On Feb. 21, 2014, the Russellville Police Department (RPD) was dispatched to assist the Logan County Animal Control Officer (ACO) Kathy Maddox at 835 East 1st Street in Russellville, the home of Antonio Rose.
According to a RPD news release, when officers arrived at the residence, an adult male pit bull dog was observed to be severely malnourished. The dog had multiple scars and cuts on his face, head, neck and front leg areas, and his ears had either been torn off or cut off by a non-professional.
An evaluation of the animal occurred at the Logan County Animal Clinic who determined the dog should weigh between 75-80 pounds, however, he actually weighed 56 pounds. He was also discovered to have heart-worm.
On March 6, Rose was charged with cruelty to animals 2nd degree.
525.130 Cruelty to Animals in the Second Degree
(1) A person is guilty of cruelty to animals in the second degree when except as authorized by law he intentionally or wantonly:
(a) Subjects any animal to or causes cruel or injurious mistreatment through abandonment, participates other than as provided in KRS 525.125 in causing it to fight for pleasure or profit, (including, but not limited to being a spectator or vendor at an event where a four (4) legged animal is caused to fight for pleasure or profit) mutilation, beating, torturing, tormenting, failing to provide adequate food, drink, space, or health care, or by any other means; or
(b) Subjects any animal in his custody to cruel neglect; or
(c) Kills any animal.
Cruelty to animals in the second degree is a Class A misdemeanor.
ACO Maddox says unfortunately this type of abuse is all to common in Logan County. She said she sees abuse cases like this almost on a weekly bases lately.
“People don’t seem to care about animals and what becomes of them,” said Maddox, who still is shocked each and every time she comes upon a case such as this one. “I don’t understand how people can be so cruel to these loving creatures.”

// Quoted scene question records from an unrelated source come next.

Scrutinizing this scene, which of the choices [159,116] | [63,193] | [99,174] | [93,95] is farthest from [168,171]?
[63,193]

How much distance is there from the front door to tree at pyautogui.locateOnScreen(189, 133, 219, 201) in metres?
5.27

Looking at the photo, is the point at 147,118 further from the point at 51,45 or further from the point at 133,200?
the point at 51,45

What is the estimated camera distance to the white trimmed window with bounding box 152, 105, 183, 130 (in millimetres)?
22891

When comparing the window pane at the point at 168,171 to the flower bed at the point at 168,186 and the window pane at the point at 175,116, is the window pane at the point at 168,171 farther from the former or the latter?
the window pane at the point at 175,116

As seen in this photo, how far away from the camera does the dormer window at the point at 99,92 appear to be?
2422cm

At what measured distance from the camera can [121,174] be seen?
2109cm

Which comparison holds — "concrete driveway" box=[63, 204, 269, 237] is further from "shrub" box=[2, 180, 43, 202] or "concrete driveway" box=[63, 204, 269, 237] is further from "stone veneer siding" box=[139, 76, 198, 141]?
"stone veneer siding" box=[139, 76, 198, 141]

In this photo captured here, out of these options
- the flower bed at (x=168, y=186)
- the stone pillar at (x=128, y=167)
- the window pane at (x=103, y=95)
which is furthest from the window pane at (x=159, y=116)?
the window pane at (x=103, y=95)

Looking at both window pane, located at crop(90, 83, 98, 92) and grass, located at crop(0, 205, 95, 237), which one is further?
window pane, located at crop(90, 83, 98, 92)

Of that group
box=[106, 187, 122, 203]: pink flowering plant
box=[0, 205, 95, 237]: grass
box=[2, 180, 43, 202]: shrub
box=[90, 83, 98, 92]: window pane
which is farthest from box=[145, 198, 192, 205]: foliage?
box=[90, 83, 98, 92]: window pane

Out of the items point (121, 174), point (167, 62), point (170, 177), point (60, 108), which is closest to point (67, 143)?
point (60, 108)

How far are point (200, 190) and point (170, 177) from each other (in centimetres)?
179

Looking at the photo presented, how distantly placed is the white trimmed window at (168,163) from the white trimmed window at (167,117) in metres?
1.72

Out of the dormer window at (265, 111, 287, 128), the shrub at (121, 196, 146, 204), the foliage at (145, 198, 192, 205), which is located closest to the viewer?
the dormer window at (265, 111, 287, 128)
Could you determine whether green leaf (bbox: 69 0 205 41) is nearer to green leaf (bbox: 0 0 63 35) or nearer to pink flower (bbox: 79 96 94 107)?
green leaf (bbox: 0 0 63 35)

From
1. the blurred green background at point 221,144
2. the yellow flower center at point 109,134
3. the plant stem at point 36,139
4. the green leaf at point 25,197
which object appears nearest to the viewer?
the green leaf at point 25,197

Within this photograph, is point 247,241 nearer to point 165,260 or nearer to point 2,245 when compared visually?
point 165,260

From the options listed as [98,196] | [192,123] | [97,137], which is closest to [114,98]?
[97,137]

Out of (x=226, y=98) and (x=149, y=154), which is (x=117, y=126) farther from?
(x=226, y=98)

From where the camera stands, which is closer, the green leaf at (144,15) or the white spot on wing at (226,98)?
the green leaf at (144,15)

When a dog is taken from a home of suspected neglect or abuse, the animal is taken into custody by the Logan County Humane Society and medical treatment begins. If the dog survives- Maddox says sometimes they do not- then it is held until the court proceedings are complete. If an individual(s) is found guilty, then the animal can be adopted out to a loving home.
“We try as hard as we can to rehabilitate these animals who have obviously been neglected and abused, and try hard to save their lives if possible,” said Maddox. “It is not their fault they have fallen into the hands of someone who purposely endangered their lives.”